The people Eve works with in her department are well drawn and interesting. Her commander is clever and shrewd. Their dialogue comes off tough and professional. They want to get the job done. The villains are ugly and nasty, the murders violent and unusual. Each cop on her team serves a purpose, is better than usual at a particular skill. I enjoy the interrogation scenes when Eve drills a criminal. They’re hard and staccato, trying to pry information out of a person who doesn’t intend to part with it. Another favorite is when she talks to Mira, the police psychologist. Mira’s insights on the villain–what drives him, what his next move might be–are fascinating. And then there’s Roarke. He loves Eve and always does his best to protect her, even when she resents his help. But he’s equally as stubborn. The pace never slows down. Or, I should say, rarely does. Occasionally, Eve’s friend Mavis appears to add a bit of humor when it’s desperately needed.
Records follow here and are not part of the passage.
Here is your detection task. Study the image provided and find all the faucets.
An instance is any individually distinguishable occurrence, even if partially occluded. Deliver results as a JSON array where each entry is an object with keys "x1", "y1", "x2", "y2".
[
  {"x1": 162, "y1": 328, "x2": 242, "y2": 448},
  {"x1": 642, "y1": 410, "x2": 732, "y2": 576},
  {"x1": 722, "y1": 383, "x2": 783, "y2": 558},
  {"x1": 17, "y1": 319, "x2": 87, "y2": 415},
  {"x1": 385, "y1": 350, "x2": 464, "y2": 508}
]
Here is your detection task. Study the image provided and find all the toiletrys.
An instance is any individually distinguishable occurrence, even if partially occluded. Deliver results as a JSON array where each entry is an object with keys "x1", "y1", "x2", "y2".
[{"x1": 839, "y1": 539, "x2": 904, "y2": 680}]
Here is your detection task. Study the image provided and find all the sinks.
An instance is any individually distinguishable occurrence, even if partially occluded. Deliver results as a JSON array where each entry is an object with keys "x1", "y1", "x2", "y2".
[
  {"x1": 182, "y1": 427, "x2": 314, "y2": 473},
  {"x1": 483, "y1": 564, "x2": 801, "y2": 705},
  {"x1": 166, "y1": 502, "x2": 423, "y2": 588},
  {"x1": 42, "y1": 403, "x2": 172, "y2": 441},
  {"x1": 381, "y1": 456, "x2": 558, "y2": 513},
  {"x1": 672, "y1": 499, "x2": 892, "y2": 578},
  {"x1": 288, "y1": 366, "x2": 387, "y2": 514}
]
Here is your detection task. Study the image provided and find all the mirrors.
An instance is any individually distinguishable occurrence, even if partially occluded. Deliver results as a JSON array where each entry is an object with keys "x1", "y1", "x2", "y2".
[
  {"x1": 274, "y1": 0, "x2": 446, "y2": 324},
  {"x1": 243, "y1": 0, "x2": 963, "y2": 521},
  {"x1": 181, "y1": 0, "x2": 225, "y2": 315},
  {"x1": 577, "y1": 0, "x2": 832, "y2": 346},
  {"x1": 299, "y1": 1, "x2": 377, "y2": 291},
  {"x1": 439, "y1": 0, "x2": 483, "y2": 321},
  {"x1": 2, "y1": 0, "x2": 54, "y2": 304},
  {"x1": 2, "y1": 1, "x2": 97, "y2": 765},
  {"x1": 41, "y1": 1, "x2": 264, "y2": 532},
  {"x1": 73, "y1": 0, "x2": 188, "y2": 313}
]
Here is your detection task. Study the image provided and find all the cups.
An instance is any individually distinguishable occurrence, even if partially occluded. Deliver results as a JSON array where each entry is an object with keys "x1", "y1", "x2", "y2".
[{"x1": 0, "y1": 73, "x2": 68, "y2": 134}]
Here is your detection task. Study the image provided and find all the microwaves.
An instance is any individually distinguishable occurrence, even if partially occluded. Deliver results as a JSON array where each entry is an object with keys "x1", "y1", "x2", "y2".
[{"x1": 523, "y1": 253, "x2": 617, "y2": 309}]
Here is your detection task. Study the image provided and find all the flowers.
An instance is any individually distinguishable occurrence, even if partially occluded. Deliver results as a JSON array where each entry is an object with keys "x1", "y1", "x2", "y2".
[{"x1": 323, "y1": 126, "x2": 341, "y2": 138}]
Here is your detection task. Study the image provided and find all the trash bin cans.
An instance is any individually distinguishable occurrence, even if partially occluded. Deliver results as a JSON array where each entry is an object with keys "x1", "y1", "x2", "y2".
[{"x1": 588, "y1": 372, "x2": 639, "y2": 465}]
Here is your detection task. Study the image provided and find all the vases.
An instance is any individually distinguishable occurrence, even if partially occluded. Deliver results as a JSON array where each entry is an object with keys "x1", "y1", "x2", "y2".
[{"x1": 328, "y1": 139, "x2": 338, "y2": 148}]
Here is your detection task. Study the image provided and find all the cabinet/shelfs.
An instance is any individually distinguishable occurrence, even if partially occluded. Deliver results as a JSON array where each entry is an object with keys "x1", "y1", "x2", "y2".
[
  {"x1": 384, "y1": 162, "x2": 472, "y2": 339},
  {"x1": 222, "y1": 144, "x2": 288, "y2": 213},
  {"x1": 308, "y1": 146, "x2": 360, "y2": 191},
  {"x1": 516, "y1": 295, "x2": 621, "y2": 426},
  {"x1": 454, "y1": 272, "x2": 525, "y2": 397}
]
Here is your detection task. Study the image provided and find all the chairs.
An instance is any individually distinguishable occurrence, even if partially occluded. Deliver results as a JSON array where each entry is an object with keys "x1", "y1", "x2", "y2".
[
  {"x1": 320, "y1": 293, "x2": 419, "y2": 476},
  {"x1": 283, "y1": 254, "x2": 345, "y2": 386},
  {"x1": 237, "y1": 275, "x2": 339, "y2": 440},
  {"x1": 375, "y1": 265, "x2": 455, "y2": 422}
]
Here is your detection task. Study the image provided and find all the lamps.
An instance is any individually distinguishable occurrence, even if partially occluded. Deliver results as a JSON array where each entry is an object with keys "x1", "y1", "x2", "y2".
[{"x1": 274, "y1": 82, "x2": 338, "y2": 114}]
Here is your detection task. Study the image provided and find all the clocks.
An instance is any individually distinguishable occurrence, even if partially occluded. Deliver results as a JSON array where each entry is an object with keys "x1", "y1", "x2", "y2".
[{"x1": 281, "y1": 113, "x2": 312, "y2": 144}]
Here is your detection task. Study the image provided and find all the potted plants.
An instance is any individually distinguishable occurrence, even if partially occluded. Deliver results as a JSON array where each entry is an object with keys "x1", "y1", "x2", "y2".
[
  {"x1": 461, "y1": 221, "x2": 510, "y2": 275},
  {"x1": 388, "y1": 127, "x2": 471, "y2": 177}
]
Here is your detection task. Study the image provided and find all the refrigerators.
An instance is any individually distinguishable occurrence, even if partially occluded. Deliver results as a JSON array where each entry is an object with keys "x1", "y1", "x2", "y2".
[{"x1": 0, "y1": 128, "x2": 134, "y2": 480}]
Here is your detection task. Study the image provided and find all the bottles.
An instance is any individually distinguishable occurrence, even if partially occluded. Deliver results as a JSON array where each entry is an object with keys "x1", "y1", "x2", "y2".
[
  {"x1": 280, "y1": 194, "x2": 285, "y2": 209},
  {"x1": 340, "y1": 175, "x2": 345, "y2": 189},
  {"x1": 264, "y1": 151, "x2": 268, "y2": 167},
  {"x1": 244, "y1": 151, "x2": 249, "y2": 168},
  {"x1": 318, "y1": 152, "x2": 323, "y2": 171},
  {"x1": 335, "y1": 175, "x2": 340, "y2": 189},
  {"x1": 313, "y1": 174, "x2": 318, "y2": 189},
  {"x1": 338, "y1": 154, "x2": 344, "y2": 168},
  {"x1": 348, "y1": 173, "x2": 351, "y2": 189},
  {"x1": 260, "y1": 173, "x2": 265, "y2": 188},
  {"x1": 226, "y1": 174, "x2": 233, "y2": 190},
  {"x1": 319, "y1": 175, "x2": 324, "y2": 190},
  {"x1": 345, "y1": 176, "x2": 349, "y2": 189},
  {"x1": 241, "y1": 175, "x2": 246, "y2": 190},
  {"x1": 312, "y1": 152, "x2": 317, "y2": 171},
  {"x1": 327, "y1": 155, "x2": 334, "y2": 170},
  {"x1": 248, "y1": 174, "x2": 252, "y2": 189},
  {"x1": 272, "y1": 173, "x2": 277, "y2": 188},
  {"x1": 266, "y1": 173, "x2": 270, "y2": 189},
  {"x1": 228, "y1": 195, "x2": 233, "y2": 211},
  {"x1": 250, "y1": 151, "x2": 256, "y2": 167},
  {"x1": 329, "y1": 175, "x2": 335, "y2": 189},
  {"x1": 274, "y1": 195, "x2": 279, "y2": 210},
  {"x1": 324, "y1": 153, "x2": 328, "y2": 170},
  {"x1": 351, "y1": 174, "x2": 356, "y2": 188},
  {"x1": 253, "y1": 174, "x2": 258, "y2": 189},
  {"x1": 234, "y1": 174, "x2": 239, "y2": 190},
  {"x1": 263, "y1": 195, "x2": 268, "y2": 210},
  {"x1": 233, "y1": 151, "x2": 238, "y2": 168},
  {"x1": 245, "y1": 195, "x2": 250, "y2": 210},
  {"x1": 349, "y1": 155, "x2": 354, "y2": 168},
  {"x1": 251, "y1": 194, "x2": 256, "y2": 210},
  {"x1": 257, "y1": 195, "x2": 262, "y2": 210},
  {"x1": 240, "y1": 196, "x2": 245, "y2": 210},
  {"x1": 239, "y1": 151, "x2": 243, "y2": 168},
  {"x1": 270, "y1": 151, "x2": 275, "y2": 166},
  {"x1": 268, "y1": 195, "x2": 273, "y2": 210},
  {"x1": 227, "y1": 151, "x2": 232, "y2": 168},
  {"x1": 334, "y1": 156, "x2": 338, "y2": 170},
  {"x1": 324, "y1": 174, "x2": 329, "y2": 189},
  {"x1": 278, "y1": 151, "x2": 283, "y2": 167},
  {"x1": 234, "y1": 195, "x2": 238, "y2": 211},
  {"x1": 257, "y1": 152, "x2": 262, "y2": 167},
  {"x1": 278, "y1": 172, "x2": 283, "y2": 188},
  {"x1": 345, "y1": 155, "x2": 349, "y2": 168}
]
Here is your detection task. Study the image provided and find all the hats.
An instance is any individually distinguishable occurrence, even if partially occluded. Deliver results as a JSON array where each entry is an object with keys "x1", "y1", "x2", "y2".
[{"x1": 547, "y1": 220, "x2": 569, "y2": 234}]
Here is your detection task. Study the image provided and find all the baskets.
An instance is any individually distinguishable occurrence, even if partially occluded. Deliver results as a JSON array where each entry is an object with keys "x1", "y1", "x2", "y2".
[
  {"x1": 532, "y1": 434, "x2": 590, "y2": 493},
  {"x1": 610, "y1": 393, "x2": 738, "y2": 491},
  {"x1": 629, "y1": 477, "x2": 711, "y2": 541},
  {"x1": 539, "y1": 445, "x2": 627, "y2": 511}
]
The stories take place in a not too far off future where people can travel between planets and drive air transports back and forth to their jobs. But the murders are weighted by human behavior, and that doesn’t change much over time. So solving murder takes plain, old hard work and lots of investigating. Eve faces each obstacle head-on and answers questions with sometimes brutal honesty. She’s an interesting protagonist in a complex relationship and a dangerous job. This series is the perfect counterbalance to reading too many cozies in a row. I’m enjoying it for now. Hopefully, I’ll finish the book by the end of this month–which is only two days away.

Have a nice finish to February, and then…happy March!